David makes some great points. Put another way, if some of their design decisions were too ambitious for their technical plumbing to keep up with, they should update the design and optimize it for speed. With such a mainstream app, though, you can’t really win. I’m sure if it was only fast and not fancy, it would have been criticized as too bland.
The initial criticism of “The Daily”:www.thedaily.com always seemed overblown to me. It’s not perfect, but they got some of the difficult things right: navigation that makes sense, original content, good layout, clear subscription model.
Off and on for the first few weeks, I would read several articles each day in The Daily. There were a couple crashes and glitches, but nothing that made the app unusable. If no one else had been complaining, I’m not sure I would have noticed anything so wrong it was worth mentioning.
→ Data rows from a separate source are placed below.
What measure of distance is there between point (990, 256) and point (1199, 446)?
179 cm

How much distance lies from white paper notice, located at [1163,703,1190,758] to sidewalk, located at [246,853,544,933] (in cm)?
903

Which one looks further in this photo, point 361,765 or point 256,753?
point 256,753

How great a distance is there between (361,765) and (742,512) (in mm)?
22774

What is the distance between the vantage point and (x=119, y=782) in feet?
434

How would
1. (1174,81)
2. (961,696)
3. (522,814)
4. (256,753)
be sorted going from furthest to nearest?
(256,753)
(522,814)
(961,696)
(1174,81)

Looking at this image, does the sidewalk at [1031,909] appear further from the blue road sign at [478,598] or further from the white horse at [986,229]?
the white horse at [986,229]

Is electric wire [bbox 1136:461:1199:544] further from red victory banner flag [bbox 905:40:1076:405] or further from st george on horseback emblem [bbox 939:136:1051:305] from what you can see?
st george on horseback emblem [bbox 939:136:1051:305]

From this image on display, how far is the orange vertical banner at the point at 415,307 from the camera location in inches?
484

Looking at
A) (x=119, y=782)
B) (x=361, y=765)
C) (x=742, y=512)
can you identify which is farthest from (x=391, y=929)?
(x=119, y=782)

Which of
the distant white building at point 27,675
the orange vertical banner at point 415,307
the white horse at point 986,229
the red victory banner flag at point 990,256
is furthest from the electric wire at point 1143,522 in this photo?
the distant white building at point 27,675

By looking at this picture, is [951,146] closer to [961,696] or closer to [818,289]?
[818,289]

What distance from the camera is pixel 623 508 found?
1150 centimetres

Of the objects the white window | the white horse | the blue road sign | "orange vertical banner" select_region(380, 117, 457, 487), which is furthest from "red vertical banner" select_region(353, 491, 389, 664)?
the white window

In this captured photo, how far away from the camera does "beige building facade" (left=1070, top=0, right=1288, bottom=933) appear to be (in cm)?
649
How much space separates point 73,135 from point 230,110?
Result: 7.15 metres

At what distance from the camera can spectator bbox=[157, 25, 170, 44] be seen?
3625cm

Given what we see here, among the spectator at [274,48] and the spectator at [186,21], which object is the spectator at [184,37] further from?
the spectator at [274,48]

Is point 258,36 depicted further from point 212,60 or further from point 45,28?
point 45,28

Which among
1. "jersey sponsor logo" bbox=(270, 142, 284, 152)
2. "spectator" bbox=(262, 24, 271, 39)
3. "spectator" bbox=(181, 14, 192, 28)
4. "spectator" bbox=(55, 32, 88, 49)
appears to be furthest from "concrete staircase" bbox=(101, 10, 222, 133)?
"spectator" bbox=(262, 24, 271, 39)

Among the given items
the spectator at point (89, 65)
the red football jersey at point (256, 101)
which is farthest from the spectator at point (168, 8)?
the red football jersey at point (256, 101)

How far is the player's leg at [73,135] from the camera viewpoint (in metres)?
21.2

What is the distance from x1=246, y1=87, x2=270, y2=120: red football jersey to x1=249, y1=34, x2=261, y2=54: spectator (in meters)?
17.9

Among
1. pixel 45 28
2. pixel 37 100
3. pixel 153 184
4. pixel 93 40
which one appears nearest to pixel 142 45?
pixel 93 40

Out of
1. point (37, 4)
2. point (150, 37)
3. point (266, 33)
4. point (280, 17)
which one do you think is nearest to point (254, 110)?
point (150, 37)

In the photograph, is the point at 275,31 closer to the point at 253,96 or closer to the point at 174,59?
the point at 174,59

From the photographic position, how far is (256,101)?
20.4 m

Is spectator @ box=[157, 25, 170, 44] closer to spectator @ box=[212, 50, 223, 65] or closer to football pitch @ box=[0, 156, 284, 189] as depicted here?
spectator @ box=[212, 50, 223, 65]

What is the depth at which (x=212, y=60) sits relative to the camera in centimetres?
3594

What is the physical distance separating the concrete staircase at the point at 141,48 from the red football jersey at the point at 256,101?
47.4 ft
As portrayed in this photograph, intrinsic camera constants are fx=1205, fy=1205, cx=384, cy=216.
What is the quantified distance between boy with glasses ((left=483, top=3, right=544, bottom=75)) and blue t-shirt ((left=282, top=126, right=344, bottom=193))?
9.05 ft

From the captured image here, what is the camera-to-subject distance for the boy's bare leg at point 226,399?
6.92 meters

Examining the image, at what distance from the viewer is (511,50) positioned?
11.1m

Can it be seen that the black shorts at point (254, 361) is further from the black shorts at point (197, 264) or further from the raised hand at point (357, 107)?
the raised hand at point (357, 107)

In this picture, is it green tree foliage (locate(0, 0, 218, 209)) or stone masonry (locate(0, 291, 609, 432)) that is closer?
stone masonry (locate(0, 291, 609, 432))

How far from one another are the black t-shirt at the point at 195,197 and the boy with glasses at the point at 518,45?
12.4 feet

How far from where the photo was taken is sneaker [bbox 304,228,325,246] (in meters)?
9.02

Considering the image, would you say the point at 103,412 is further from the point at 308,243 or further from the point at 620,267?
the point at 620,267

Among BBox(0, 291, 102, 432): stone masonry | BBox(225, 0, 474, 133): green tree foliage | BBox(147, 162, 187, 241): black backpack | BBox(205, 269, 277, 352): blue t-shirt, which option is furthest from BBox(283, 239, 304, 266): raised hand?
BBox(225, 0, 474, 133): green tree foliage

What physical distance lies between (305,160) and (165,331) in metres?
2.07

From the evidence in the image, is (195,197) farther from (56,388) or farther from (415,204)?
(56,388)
They can make it faster and polish up the rough edges over a few subsequent bug fix releases. And maybe enough of the fundamentals are right that they can get pretty far even without the design changes David suggests.
Now that I’ve “written a few e-book apps”:www.vitalsource.com/, I can say with certainty that getting the basics right is more challenging than it looks. Other traditional companies moving their content to the iPad have launched much farther off-course than The Daily.